Bildungspolitikerin Sybille Volkholz strengte sichnichtübermäßigan und kam trotzdem durch

„Ein guter Gaul springt nie höher als die Hürde“: Dieser Spruch begleitete mich durch die gesamte Schulzeit. Heute würde ich damit wohl nicht mehr erfolgreich durchkommen.

Als jüngste von drei Schwestern hatte ich bei meiner Einschulung feste Vorstellungen davon, was ich von der Schule erwartete. Die Hausaufgaben meiner Schwestern hatten mich überzeugt, dass ich in diese Schule genau zwei Jahre gehen wollte, um Schreiben, Lesen und Rechnen zu lernen. Den Rest wollte ich mir selbst aus Büchern erarbeiten.

Meine damalige Grundschullehrerin gab mir reichlich Gelegenheit, Unterrichtszeiten außerhalb des Schulgebäudes zu verbringen, zum Beispiel dadurch, dass ich während der Schulzeit für sie häufig Botengänge erledigte und andere Besorgungen machte. So gestaltete ich meine Grundschulzeit recht eigenwillig und wurde von meiner Lehrerin sehr nachsichtig behandelt. Mein Schulleben schlug sich nicht in schlechten Noten nieder, meine Eltern waren der Meinung, ich sei eine gute Schülerin.

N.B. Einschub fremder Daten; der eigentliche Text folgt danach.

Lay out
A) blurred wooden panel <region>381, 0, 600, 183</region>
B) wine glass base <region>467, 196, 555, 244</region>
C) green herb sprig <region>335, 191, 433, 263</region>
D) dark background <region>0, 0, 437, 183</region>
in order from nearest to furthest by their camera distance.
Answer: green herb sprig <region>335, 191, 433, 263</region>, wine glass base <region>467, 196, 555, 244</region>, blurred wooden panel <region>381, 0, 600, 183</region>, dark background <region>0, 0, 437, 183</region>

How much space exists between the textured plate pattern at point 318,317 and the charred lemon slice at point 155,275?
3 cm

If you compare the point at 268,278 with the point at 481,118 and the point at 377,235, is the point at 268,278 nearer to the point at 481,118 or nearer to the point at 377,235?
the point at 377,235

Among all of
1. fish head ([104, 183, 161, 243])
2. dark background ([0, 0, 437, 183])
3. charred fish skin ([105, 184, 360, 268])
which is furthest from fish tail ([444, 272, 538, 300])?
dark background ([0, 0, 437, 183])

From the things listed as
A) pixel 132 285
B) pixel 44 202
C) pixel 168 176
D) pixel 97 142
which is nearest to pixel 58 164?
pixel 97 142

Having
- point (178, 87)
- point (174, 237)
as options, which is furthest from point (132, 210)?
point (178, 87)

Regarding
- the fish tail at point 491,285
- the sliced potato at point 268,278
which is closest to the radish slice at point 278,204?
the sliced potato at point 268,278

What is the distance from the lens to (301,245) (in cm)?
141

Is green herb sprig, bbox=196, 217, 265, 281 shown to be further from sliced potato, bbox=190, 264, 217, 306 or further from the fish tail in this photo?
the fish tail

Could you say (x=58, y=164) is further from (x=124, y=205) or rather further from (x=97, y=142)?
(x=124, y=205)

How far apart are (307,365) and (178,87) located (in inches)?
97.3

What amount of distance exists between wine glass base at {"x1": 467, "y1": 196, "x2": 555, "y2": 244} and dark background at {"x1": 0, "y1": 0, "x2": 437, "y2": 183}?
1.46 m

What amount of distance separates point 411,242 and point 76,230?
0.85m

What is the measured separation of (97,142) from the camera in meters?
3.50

Da meine Eltern einen strengen Gleichbehandlungsgrundsatz pflegten, kam ich auf dasselbe Gymnasium wie meine Schwestern – auch wenn meine Grundschullehrerin durchblicken ließ, dass ich dann aber meine Arbeitshaltung verändern müsste.

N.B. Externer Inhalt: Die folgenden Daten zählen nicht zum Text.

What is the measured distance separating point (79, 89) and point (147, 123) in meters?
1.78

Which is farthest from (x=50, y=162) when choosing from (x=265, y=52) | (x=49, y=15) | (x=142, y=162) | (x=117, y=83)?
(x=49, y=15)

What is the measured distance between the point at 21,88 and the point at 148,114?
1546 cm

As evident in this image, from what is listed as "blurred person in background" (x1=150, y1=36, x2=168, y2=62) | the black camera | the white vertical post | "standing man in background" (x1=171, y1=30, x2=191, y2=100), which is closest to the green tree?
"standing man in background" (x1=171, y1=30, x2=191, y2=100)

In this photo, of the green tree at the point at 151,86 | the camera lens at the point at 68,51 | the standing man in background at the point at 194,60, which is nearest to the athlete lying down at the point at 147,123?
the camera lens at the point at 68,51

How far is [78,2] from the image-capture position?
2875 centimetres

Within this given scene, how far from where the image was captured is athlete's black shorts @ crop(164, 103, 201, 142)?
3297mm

Der Start ließ sich noch gut an, in einer Klasse mit 46 Schülern fielen die einzelnen nicht zu sehr auf. Meine weitere Schulkarriere wurde dadurch beeinflusst, dass ich immer mit meinen Schwestern verglichen wurde. Also musste ich mir viel einfallen lassen, um eigenes Profil zu zeigen, was nicht immer leistungsförderlich war.

Bleibende Effekte für mein Lehrerbild hinterließ in positiver Hinsicht eine sehr geduldige Mathematiklehrerin, die zu verhindern wusste, dass ich bei Schwierigkeiten zu schnell aufgab. Wenn ich trotzig einen leeren Zettel abgeben wollte, weil ich die Aufgabe nicht verstanden hatte, verweigerte sie die Annahme und ließ mich vor dem leeren Blatt sitzen, bis ich die Aufgaben dann schließlich doch löste.

Mit der beginnenden Pubertät war meine größte Sorge, als Streberin gelten zu können. Deshalb tat ich vorsichtshalber gar nichts, was sich in meinen Fleißnoten widerspiegelte. Einem Teil meiner Lehrer verdanke ich ganz sicher, dass sie Leistungsanforderungen mit Nachsicht gegenüber meinen Pubertätserscheinungen verbanden.

Als negatives Beispiel wirkte mein zweiter Lateinlehrer, der mich von seiner ersten Unterrichtsstunde in meiner Klasse sofort als allenfalls ausreichend einstufte, wobei ich doch vorher in diesem Fach gut war. Ab sofort stand ich bei diesem Lehrer auch ausreichend, sah ich doch nicht ein, warum ich gegen ein solches negatives Vorurteil ankämpfen sollte. Ich hoffe, dass ich später, als ich selbst Lehrerin war, einen solchen Fehler bei meinen Schülern nicht gemacht habe.

Eigentlich haben mich nur die außerschulischen Ereignisse interessiert: Auftritte mit dem Schulchor in der Oper, Konzerte, die Foto-AG. Der Unterricht wurde mitgenommen, weil selbstverständlich war, dass ich das Abitur machen würde. Wirkliche Herausforderungen, die Ehrgeiz und Leistungsbereitschaft weckten, habe ich erst später gefunden.

Sybille Volkholz (61) war bildungspolitische Sprecherin der Grünen im Abgeordnetenhaus, dem sie von 1991 bis 1999 angehörte. Von März 1989 bis November 1990 war sie Schulsenatorin. Seit 2000 betreut sie das Projekt „Partnerschaft Schule – Betrieb“ der Industrie- und Handelskammer.